Start by comparing $n^{n+1}$ vs $(n+1)^n$. Divide both by $n^n$, to get $n$ vs $\left(1+\frac1n\right)^n$. We can use the binomial theorem to get $$ \begin{align} \left(1+\frac1n\right)^n &=\sum_{k=0}^\infty\binom{n}{k}\frac1{n^k}\\ &=\sum_{k=0}^\infty\frac1{k!}\frac{n}{n}\frac{n-1}{n}\cdots\frac{n-k+1}{n}\\ &<\sum_{k=0}^\infty\frac1{k!}\\ &<1+\sum_{k=1}^\infty\frac1{2^{k-1}}\\ &=3 \end{align} $$ Thus, for $n\ge3$, we have $$ n\ge3>\left(1+\frac1n\right)^n $$ Multiplying both sides by $n^n$ yields that for $n\ge3$ $$ n^{n+1}>(n+1)^n $$ Taking the $n(n+1)$ root of both sides gives $$ n^{1/n}>(n+1)^{1/(n+1)} $$ So we have determined that $n^{1/n}$ is monotonically decreasing for $n\ge3$. What does that say about $m^n$ and $n^m$ when $n>m\ge3$?

Simpler Proof by Induction

I just noted that $n^{n+1}>(n+1)^n$ for $n\ge3$ can be also proven pretty simply by induction.
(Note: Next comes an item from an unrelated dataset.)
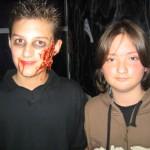 halloween-inFlux2-20090528114114.JPG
Note that $3^4=81>64=4^3$.

Suppose that $n^{n+1}>(n+1)^n$. Divide through by $n^n$ to get $$ n>\left(1+\frac1n\right)^n $$ Multiply through by $1+\frac1n$ to get $$ n+1>\left(1+\frac1n\right)^{n+1} $$ Since $1+\frac1n>1+\frac1{n+1}$ we get $$ n+1>\left(1+\frac1{n+1}\right)^{n+1} $$ Multiply through by $(n+1)^{n+1}$ to get $$ (n+1)^{n+2}>(n+2)^{n+1} $$ This finishes the induction.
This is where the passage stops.